TEXTE DE LA PAGE:
Kim "cvMax" Dae-ho, le coach des Griffin, a été interviewé par Inven Global pour parler des brillants résultats de son équipe issue des Challengers Korea. L'occasion de révéler les secrets de sa méthode et sa philosophie de jeu bien particulière.

 

Qu'est-ce que ça fait de jouer en LCK pour la première fois ?

C'est trop tôt pour en parler, je n'ai pas encore eu le loisir d'y penser. Si on posait cette question après notre grande finale, je pourrais sûrement donner une réponse plus réfléchie... Mais comme on a un match important bientôt, ce n'est pas l'heure d'être émotionnel.

 

En décembre 2017, tu révélais que ton objectif était de remporter le Summer Split 2018 de la LCK...

Je n'ai jamais changé. Depuis que j'ai rejoint l'équipe, gagner la LCK et les Championnats du monde ont toujours été les objectifs, avec la certitude que c'était possible. Mais c'est drôle de voir comment les opinions des autres peuvent changer. Lorsque l'équipe était septième de la ligue Challenger, les gens me voyaient comme un clown et ne nous croyaient pas capables de réussir. Mais une fois qu'on s'est qualifiés pour les LCK, ils ont dû être déroutés. League of Legends est un jeu qui semble imprévisible en apparence, mais certains joueurs sont capables de performances athlétiques qui seront toujours supérieures à d'autres. Si on prend l'exemple du sport traditionnel, un éclaireur peut être envoyé pour regarder un match étudiant de basket. Un joueur clef sera perçu par la majorité des spectateurs comme un gamin qui est juste vraiment doué pour le basket... Mais l'éclaireur, lui, va percevoir la flexibilité, les capacités et le temps de réaction supérieurs à la moyenne. Une personne qui connaît son sport peut capter tous les petits détails tout en connaissant leur valeur. Les moindres mouvements de poignet, de cheville... Les personnes normales ne sont pas capables de voir les différences. Moi, j'ai toujours été conscient du potentiel de notre équipe. Quand je disais que je voulais finir premier, ce n'était pas des paroles en l'air comme on peut l'entendre dans des discours convenus.

CONSIGNES DE L'EXERCICE:
• 1. D'après l'entretien avec le coach des Griffin, pourquoi Kim « cvMax » Dae-ho estime-t-il trop tôt pour dire ce que représente une première participation à la LCK ? Répondez en une à trois phrases.
• 2. Poursuivez l'entretien avec le coach des Griffin à partir de la dernière phrase.

DONNÉES SOURCES:
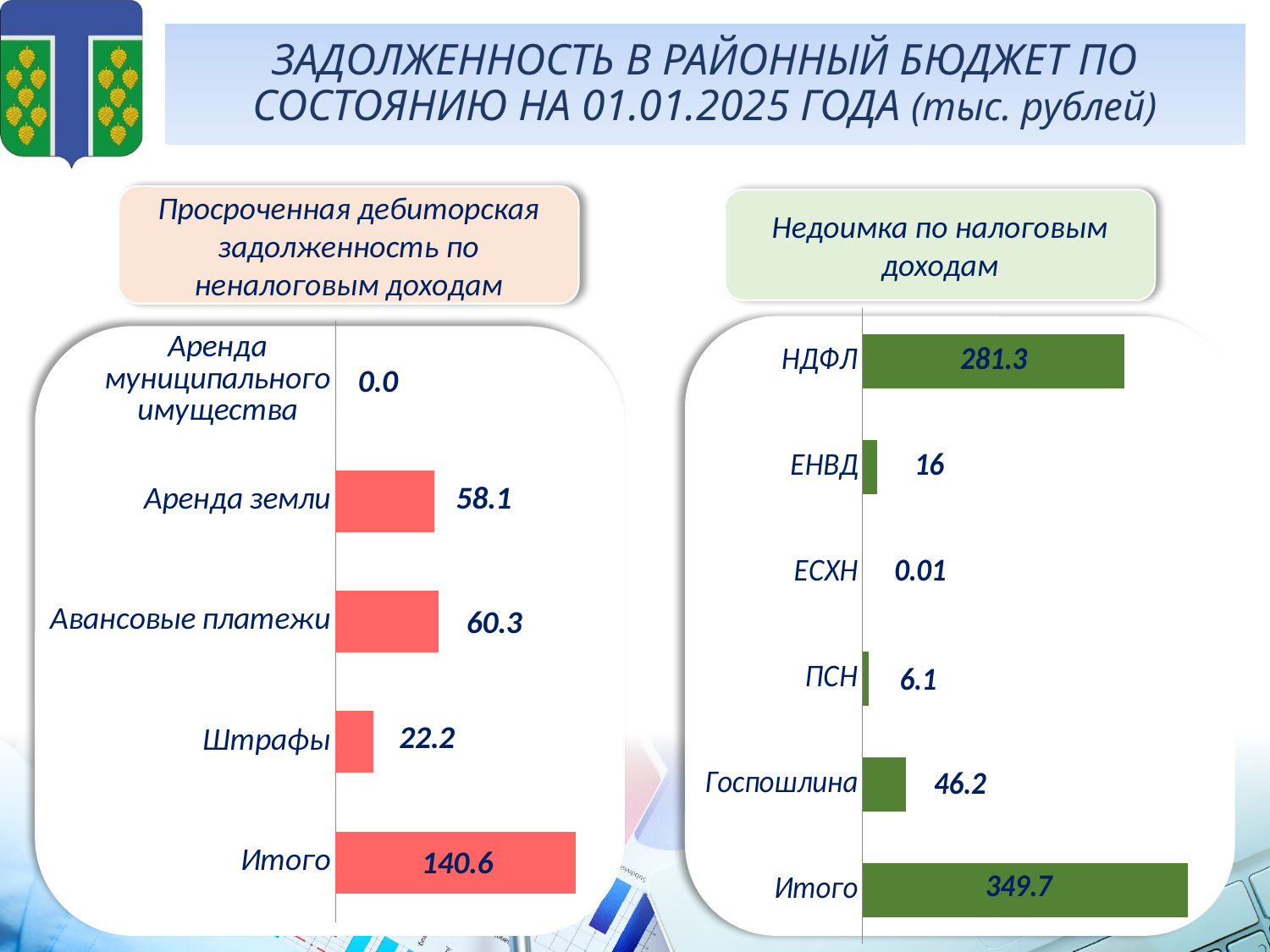
In the chart 'Недоимка по налоговым доходам', what is the value for 'Госпошлина'? 46.2 How many categories, including 'Итого', are shown in the chart 'Недоимка по налоговым доходам'? 6 In the chart 'Просроченная дебиторская задолженность по неналоговым доходам', which category (excluding 'Итого') has the lowest value? Аренда муниципального имущества In the chart 'Недоимка по налоговым доходам', which category has the lowest value? ЕСХН In the chart 'Недоимка по налоговым доходам', which is larger: 'ЕНВД' or 'ПСН'? ЕНВД In the chart 'Недоимка по налоговым доходам', what is the value for 'НДФЛ'? 281.3 In the chart 'Просроченная дебиторская задолженность по неналоговым доходам', what is the difference between 'Авансовые платежи' and 'Штрафы'? 38.1 What kind of chart is used in 'Просроченная дебиторская задолженность по неналоговым доходам'? Bar chart In the chart 'Просроченная дебиторская задолженность по неналоговым доходам', what is the value for 'Итого'? 140.6 In the chart 'Просроченная дебиторская задолженность по неналоговым доходам', what is the value for 'Штрафы'? 22.2 In the chart 'Просроченная дебиторская задолженность по неналоговым доходам', what is the value for 'Аренда земли'? 58.1 In the chart 'Недоимка по налоговым доходам', which category (excluding 'Итого') has the highest value? НДФЛ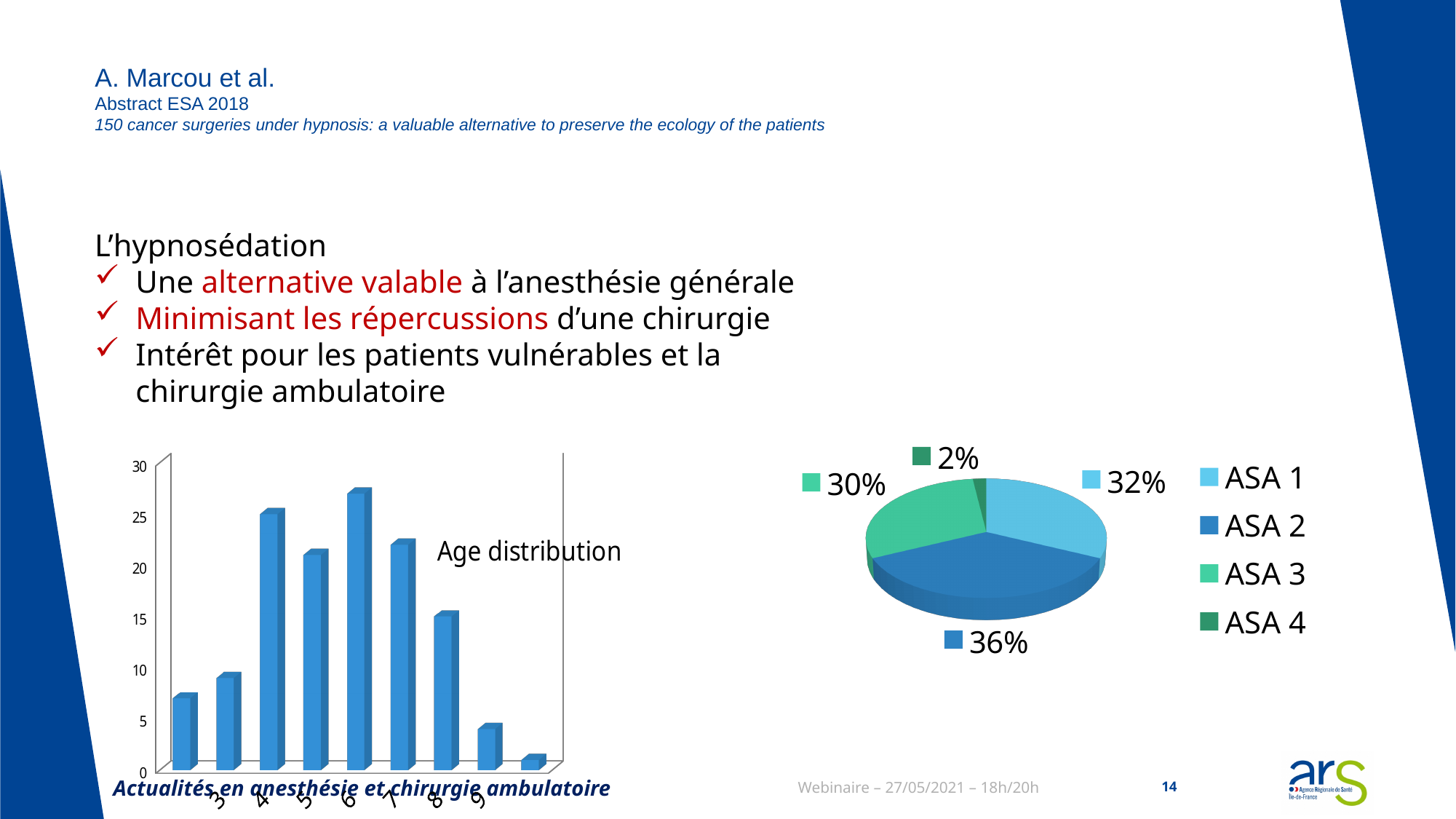
In the pie chart, which has the larger share, ASA 1 or ASA 3? ASA 1 How many bars are plotted in the 'Age distribution' chart? 9 What kind of chart is the 'Age distribution' chart? Bar chart In the pie chart, what percentage is shown for ASA 2? 36% In the pie chart, what percentage is shown for ASA 1? 32% What kind of chart is the chart on the right of the slide? Pie chart In the pie chart, what percentage is shown for ASA 4? 2% In the pie chart, which ASA class has the largest share? ASA 2 In the pie chart, which ASA class has the smallest share? ASA 4 How many entries does the legend of the pie chart list? 4 In the 'Age distribution' chart, is the value of the tallest bar greater or less than 25? greater In the pie chart, what is the difference in percentage points between ASA 2 and ASA 3? 6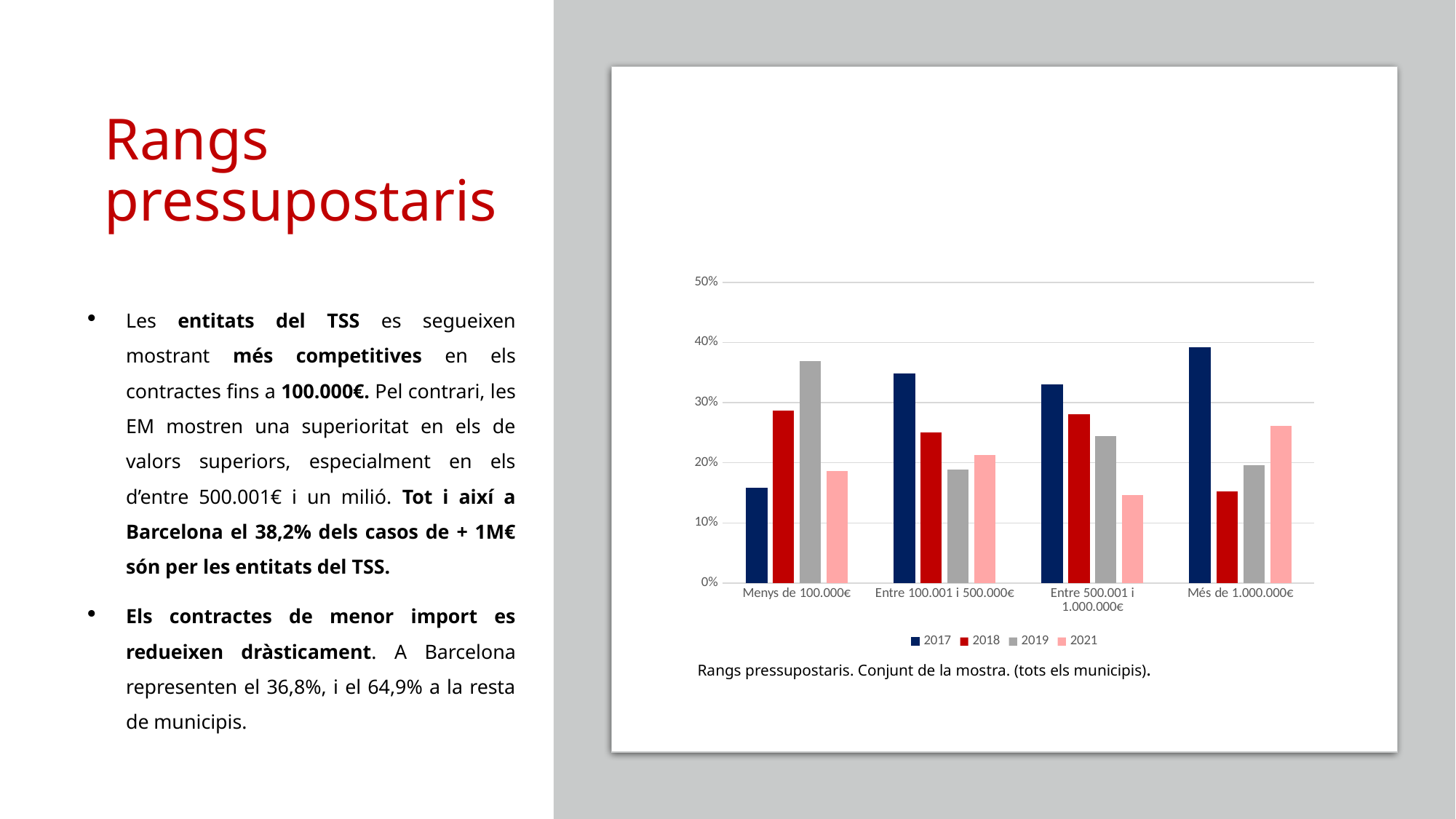
In the Menys de 100.000€ category, which is larger: the 2018 value or the 2021 value? 2018 Is the 2021 value for Entre 500.001 i 1.000.000€ greater or less than 20%? less Which years are listed in the chart's legend? 2017, 2018, 2019, 2021 For the 2017 series, which category has the highest value? Més de 1.000.000€ How many series does the legend of the chart list? 4 For the 2019 series, which category has the highest value? Menys de 100.000€ For the 2017 series, which category has the lowest value? Menys de 100.000€ How many budget range categories are shown on the x axis of the chart? 4 What kind of chart is shown on the slide? Bar chart For the 2018 series, which category has the lowest value? Més de 1.000.000€ Is the 2017 value for Entre 100.001 i 500.000€ greater or less than 30%? greater Is the 2019 value for Menys de 100.000€ greater or less than 30%? greater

RÉPONSES PAR CONSIGNE:
• 1. Il n'a pas encore eu le loisir d'y penser et pourrait donner une réponse plus réfléchie après la grande finale. De plus, un match important approche, et ce n'est donc pas le moment de se laisser aller à l'émotion.

• 2.
 

Qu'est-ce qui est important dans ce processus ?

Avant de rejoindre l'équipe, j'ai évalué le niveau mécanique de tous les joueurs. Ils n'avaient besoin que d'un petit affinement. Pendant les scrims, je suis devenu certain qu'ils allaient tous progresser dans la bonne direction. Si Griffin n'était pas encore capable d'être un concurrent pour les Worlds, je savais qu'après deux ou trois mois, nous pouvions le devenir.

C'est à ce moment-là que j'ai commencé à parler des mes ambitions, mais personne ne m'écoutait. La majorité des gens disaient qu'avant nous, bbq, Kongdoo ou MVP avaient bien joué en Challengers Korea et que nous allions à notre tour galérer en LCK. Ils ont été aveuglés par les chiffres. 14 victoires et 0 défaite ne veulent rien dire en soi. Ce qui est important, c'est la manière d'arriver à ce résultat. Un 14-0 peut s'obtenir de plein de manières, et elles ne sont pas toutes bonnes.

 

Parmi les objectifs que tu t'étais fixés, certains n'ont pas été remplis, notamment celui de rester invaincu durant le segment.

Au cours de la saison, plusieurs de mes objectifs ont été rayés de la liste... C'est vrai qu'on a directement perdu contre kt Rolster pour notre premier match ! (rires) J'étais vraiment déçu, j'ai même pleuré. Afin de les stimuler, j'ai même dit à mes joueurs : "Nous avons échoué à devenir des légendes.

"Si un univers parralèle existe, les Griffin qui ont battu kt Rolster continueront à aller de l'avant. Mais dans notre univers, les Griffin sont morts. La défaite d'aujourd'hui restera pour toujours avec nous, même si on gagne nos cent prochains matchs. Notre rêve, notre légende est finie. La trace que nous voulions laisser dans l'histoire de l'esport n'est plus. Maintenant, nous ne sommes plus rien de spécial. Mais allons-nous rester de simples employés ? Devons-nous pour autant passer le reste de notre carrière à ne rien faire de spécial ?"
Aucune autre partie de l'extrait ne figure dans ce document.